## THE TASKS
a) Could you transcribe the passage on the F.B.I. inquiry into Mr. Trump, beginning at the words "A vigorous debate" and stopping after the words "the Republican Party."?
b) Can you pick up the piece on the F.B.I. investigation of Mr. Trump after its final sentence and carry it further?

## EXTRACT PROVIDED
----
The special counsel, Robert S. Mueller III, took over the inquiry into Mr. Trump when he was appointed, days after F.B.I. officials opened it. That inquiry is part of Mr. Mueller’s broader examination of how Russian operatives interfered in the 2016 election and whether any Trump associates conspired with them.

The criminal and counterintelligence elements were coupled together into one investigation, former law enforcement officials said in interviews in recent weeks, because if Mr. Trump had ousted the head of the F.B.I. to impede or even end the Russia investigation, that was both a possible crime and a national security concern. The F.B.I.’s counterintelligence division handles national security matters.

If the president had fired Mr. Comey to stop the Russia investigation, the action would have been a national security issue because it naturally would have hurt the bureau’s effort to learn how Moscow interfered in the 2016 election and whether any Americans were involved, according to James A. Baker, who served as F.B.I. general counsel until late 2017.

* * *

The decision to investigate Mr. Trump himself was an aggressive move by F.B.I. officials who were confronting the chaotic aftermath of the firing of Mr. Comey and enduring the president’s verbal assaults on the Russia investigation as a “witch hunt.”

A vigorous debate has taken shape among some former law enforcement officials outside the case over whether F.B.I. investigators overreacted in opening the counterintelligence inquiry during a tumultuous period at the Justice Department. Other former officials noted that those critics were not privy to all of the evidence and argued that sitting on it would have been an abdication of duty.

There is much more detail in the historical narrative of the Times‘ report. Naturally, the Russian asset and unindicted co-conspirator Twitter-troll-in-chief resorted to his usual anti-FBI ravings on Twitter. Trump Tweets Lengthy Attack on F.B.I. Over Inquiry Into Possible Aid to Russia. As Nicole Wallace, George W. Bush’s White House Communications Director says,”the GOP has become the pro-Putin, anti-FBI party” under Trump, and is unrecognizable as the Republican Party.
----
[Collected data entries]
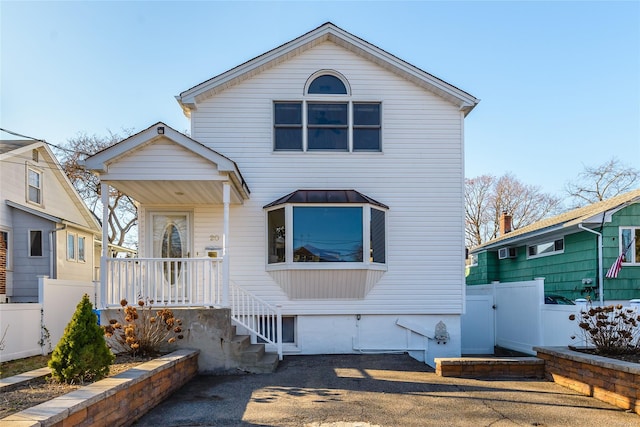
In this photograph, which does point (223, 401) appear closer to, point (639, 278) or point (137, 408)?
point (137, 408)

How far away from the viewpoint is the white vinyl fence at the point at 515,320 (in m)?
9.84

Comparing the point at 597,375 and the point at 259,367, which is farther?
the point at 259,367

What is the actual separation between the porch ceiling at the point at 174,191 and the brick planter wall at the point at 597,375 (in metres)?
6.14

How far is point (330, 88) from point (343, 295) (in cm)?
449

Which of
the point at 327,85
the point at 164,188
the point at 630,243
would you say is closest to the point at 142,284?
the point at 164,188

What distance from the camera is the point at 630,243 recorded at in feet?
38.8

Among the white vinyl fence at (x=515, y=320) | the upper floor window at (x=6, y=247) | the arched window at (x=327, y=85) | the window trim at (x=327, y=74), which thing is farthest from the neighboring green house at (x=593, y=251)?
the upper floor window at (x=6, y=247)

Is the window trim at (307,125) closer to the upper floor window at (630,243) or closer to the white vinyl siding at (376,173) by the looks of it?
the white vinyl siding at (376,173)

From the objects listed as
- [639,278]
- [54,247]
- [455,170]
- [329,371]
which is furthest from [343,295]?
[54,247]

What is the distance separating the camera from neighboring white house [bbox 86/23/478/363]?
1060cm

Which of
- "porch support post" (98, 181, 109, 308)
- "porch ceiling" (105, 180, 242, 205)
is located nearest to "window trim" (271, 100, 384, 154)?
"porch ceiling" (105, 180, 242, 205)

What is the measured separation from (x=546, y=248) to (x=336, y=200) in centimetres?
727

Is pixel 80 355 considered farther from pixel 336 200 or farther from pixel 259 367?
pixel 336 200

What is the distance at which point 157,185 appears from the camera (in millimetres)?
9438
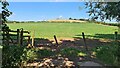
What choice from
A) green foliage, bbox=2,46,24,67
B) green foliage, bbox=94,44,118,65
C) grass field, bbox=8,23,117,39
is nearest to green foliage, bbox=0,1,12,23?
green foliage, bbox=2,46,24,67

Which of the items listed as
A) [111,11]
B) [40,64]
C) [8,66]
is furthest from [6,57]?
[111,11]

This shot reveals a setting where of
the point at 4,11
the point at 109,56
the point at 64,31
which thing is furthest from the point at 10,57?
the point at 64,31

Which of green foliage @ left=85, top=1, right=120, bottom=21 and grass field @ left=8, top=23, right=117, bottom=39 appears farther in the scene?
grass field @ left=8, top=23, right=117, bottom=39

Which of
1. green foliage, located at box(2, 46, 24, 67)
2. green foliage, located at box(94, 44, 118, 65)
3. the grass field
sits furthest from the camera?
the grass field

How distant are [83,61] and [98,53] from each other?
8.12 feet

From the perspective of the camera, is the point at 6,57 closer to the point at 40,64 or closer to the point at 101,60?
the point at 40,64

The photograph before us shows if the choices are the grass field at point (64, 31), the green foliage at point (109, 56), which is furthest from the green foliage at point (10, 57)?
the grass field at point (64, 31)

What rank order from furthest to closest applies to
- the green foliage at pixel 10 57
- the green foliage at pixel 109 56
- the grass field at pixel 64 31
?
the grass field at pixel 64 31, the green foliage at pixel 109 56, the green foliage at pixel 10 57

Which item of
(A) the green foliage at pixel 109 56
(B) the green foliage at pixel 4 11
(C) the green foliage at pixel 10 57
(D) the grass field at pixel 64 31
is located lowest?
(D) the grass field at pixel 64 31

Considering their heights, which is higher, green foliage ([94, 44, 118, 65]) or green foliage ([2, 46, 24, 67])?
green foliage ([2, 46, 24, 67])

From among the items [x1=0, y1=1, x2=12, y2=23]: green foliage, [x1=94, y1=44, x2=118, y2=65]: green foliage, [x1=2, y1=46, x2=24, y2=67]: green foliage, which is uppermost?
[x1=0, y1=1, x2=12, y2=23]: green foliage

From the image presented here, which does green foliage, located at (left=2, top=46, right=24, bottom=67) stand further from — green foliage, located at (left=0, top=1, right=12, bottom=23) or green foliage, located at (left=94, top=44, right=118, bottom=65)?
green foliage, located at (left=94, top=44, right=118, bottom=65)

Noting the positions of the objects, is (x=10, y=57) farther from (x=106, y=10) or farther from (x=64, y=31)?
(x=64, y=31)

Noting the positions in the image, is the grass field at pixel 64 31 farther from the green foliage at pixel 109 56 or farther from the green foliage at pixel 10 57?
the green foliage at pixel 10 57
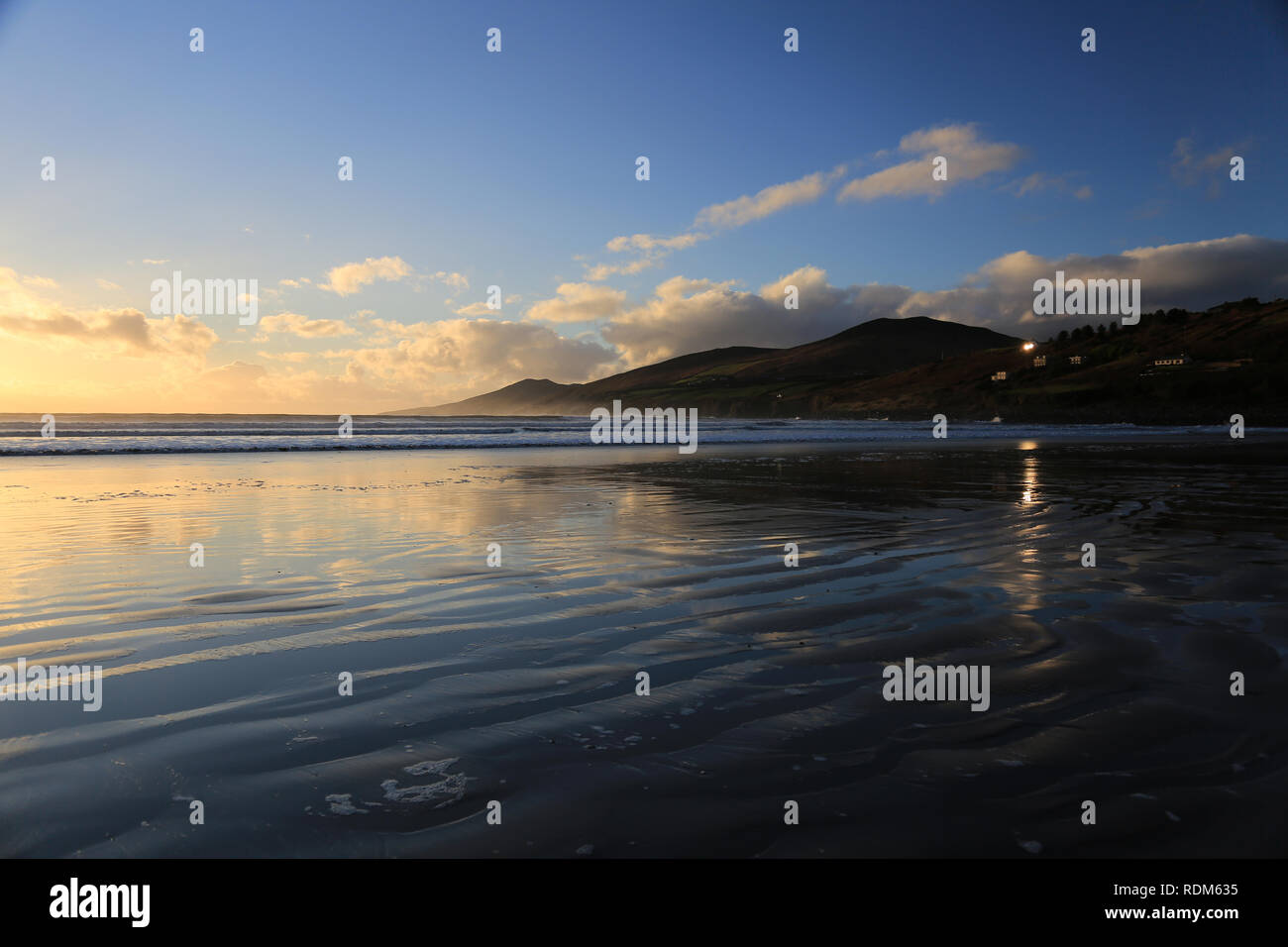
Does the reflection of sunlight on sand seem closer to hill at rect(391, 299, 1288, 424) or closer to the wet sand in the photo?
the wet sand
----
## ANSWERS FOR THIS EXERCISE
a)
A vigorous debate has taken shape among some former law enforcement officials outside the case over whether F.B.I. investigators overreacted in opening the counterintelligence inquiry during a tumultuous period at the Justice Department. Other former officials noted that those critics were not privy to all of the evidence and argued that sitting on it would have been an abdication of duty.

There is much more detail in the historical narrative of the Times‘ report. Naturally, the Russian asset and unindicted co-conspirator Twitter-troll-in-chief resorted to his usual anti-FBI ravings on Twitter. Trump Tweets Lengthy Attack on F.B.I. Over Inquiry Into Possible Aid to Russia. As Nicole Wallace, George W. Bush’s White House Communications Director says,”the GOP has become the pro-Putin, anti-FBI party” under Trump, and is unrecognizable as the Republican Party.

b)
The Washington Post reports this weekend that Trump has concealed details of his face-to-face encounters with Putin from senior officials in administration:

President Trump has gone to extraordinary lengths to conceal details of his conversations with Russian President Vladi­mir Putin, including on at least one occasion taking possession of the notes of his own interpreter and instructing the linguist not to discuss what had transpired with other administration officials, current and former U.S. officials said.

Trump did so after a meeting with Putin in 2017 in Hamburg that was also attended by then-Secretary of State Rex Tillerson. U.S. officials learned of Trump’s actions when a White House adviser and a senior State Department official sought information from the interpreter beyond a readout shared by Tillerson.

The constraints that Trump imposed are part of a broader pattern by the president of shielding his communications with Putin from public scrutiny and preventing even high-ranking officials in his own administration from fully knowing what he has told one of the United States’ main adversaries.

As a result, U.S. officials said there is no detailed record, even in classified files, of Trump’s face-to-face interactions with the Russian leader at five locations over the past two years. Such a gap would be unusual in any presidency, let alone one that Russia sought to install through what U.S. intelligence agencies have described as an unprecedented campaign of election interference.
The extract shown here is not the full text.